Comparative study on atomic and molecular Rydberg-state excitation in strong infrared laser fields

Rydberg-state excitation of atoms in strong infrared laser fields provides a new complementary aspect of the perspective of atom--strong field interactions. In this article, we perform an experimental and theoretical study on the corresponding process of diatomic molecules, ${\mathrm{N}}_{2}$ and ${\mathrm{O}}_{2}$. We show that neutral molecules can also survive strong 800-nm laser fields in high Rydberg states, while their behavior is remarkably different in comparison with their companion atoms, Ar and Xe. The Rydberg excitation of ${\mathrm{N}}_{2}$ generally behaves similarly to Ar, while that of ${\mathrm{O}}_{2}$ is more significantly suppressed than the ionization compared to Xe in a high intensity region, which can be understood in the frame of a semiclassical picture, together with their different structures of molecular orbitals.
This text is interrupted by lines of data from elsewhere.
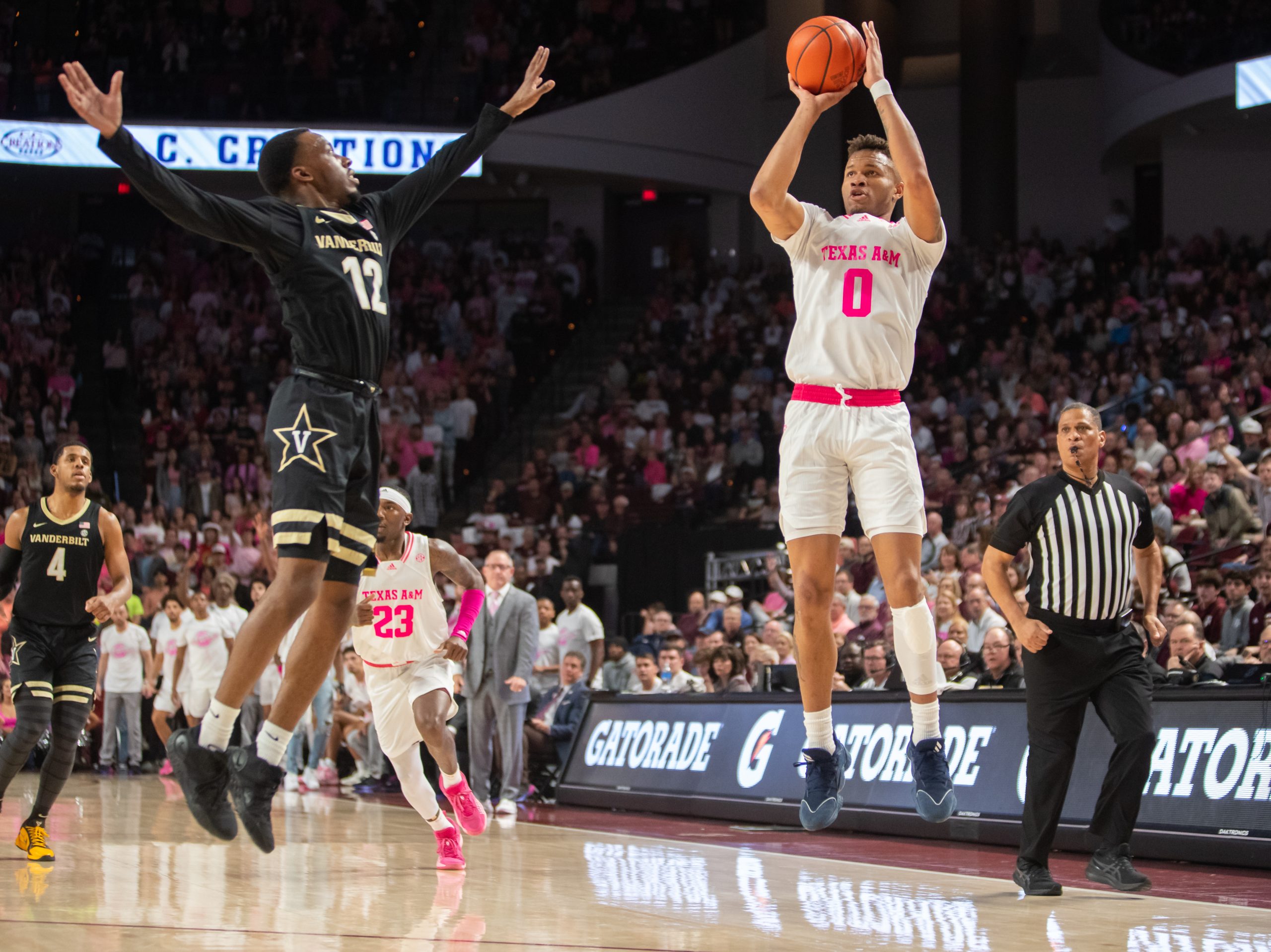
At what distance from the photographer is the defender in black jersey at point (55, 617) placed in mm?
7812

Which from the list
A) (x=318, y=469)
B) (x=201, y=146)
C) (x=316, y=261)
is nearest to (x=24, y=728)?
(x=318, y=469)

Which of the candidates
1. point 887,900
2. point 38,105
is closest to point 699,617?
point 887,900

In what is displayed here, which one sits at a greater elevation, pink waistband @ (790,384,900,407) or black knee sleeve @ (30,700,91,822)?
pink waistband @ (790,384,900,407)

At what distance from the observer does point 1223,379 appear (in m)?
15.6

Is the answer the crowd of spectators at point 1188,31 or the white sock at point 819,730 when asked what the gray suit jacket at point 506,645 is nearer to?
the white sock at point 819,730

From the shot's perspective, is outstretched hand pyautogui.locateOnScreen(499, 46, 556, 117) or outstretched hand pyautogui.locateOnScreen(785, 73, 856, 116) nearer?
outstretched hand pyautogui.locateOnScreen(785, 73, 856, 116)

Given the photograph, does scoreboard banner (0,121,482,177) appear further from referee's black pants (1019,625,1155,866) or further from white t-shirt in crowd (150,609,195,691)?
referee's black pants (1019,625,1155,866)

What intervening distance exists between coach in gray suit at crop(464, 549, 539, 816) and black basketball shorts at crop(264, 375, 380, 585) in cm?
672

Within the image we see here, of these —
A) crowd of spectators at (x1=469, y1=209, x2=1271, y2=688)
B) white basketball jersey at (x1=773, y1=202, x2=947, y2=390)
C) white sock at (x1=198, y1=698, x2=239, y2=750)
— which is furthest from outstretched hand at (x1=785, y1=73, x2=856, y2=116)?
crowd of spectators at (x1=469, y1=209, x2=1271, y2=688)

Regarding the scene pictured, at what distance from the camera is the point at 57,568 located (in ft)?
26.0

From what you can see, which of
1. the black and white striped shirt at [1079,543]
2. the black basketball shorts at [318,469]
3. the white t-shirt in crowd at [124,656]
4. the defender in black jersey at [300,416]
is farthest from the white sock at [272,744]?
the white t-shirt in crowd at [124,656]

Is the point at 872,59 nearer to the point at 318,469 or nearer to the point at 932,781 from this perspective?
the point at 318,469

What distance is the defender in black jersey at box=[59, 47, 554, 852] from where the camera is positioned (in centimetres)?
474

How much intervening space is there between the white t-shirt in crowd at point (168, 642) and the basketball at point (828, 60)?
11.8 m
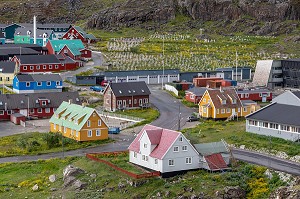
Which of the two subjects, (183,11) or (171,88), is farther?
(183,11)

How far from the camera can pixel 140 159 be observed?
159 ft

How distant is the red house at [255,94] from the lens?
252 ft

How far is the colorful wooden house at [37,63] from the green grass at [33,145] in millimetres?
34739

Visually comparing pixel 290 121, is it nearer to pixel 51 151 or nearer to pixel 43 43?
pixel 51 151

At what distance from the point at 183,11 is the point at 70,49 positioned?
43.4 metres

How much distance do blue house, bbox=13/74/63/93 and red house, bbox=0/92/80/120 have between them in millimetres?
9109

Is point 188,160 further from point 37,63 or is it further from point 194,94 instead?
point 37,63

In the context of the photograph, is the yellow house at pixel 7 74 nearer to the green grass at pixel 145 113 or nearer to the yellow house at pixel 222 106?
the green grass at pixel 145 113

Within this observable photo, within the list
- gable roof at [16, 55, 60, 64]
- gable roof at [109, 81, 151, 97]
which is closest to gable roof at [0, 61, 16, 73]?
gable roof at [16, 55, 60, 64]

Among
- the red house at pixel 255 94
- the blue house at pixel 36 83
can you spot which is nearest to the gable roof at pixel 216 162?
the red house at pixel 255 94

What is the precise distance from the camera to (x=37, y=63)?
9462 centimetres

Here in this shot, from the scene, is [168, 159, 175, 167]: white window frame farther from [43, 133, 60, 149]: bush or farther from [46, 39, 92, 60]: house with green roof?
[46, 39, 92, 60]: house with green roof

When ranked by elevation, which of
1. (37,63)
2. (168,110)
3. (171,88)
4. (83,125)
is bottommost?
(168,110)

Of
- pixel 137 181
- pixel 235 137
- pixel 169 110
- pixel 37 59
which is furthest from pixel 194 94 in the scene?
pixel 137 181
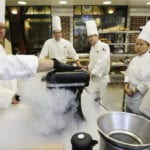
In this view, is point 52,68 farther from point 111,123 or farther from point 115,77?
point 115,77

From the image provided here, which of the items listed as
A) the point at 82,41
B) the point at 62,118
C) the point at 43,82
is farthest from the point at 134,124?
the point at 82,41

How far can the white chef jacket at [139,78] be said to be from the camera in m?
1.80

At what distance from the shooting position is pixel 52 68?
886 millimetres

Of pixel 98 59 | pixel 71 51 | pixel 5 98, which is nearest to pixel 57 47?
pixel 71 51

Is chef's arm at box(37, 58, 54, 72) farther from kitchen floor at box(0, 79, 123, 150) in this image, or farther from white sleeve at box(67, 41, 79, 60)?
white sleeve at box(67, 41, 79, 60)

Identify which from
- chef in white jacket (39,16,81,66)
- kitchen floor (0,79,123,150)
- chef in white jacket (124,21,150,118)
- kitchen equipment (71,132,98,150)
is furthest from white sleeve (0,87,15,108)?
chef in white jacket (39,16,81,66)

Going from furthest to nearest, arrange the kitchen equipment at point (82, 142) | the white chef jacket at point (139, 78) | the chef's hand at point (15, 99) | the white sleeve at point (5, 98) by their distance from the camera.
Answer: the white chef jacket at point (139, 78) → the chef's hand at point (15, 99) → the white sleeve at point (5, 98) → the kitchen equipment at point (82, 142)

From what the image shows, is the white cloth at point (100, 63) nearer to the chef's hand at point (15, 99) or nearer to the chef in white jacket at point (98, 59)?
the chef in white jacket at point (98, 59)

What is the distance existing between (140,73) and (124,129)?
1.12m

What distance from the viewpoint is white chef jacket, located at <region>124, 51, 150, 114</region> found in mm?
1795

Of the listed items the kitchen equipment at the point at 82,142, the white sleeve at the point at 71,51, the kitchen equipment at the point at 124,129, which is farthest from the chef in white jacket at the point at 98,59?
the kitchen equipment at the point at 82,142

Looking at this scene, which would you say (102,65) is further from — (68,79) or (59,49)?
(68,79)

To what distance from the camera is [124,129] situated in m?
0.80

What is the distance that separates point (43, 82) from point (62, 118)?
0.20m
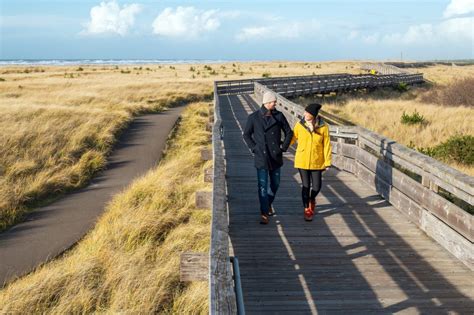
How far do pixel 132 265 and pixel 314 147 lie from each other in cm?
367

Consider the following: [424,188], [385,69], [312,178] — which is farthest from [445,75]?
[312,178]

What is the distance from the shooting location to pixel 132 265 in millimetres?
7953

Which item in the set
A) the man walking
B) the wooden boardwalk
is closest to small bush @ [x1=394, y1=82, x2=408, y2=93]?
the wooden boardwalk

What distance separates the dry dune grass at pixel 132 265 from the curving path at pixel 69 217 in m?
0.52

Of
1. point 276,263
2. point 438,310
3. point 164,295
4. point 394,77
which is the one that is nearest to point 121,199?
point 164,295

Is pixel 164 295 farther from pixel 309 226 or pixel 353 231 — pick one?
pixel 353 231

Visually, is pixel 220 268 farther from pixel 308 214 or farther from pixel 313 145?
pixel 308 214

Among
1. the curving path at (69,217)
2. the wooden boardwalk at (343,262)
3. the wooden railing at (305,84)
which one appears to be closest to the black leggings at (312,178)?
the wooden boardwalk at (343,262)

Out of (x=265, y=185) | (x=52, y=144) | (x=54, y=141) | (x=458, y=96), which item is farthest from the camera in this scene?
(x=458, y=96)

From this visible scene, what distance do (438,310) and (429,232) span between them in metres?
2.05

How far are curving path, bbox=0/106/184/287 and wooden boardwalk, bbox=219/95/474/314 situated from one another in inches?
175

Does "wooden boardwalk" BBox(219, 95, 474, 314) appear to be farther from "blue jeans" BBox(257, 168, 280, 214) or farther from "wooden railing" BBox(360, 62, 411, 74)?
"wooden railing" BBox(360, 62, 411, 74)

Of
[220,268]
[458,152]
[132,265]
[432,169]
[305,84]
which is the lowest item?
[132,265]

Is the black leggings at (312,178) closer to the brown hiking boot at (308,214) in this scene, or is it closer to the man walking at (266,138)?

However, distinct quantum features in the Rydberg excitation processes that are apparently beyond the semiclassical picture have been identified, i.e., the less suppressed probability of ${\mathrm{O}}_{2}$ at low intensity and the oscillation behavior of the ratio between ${\mathrm{N}}_{2}$ and Ar, indicating that our understanding of the relevant physics is still far from complete.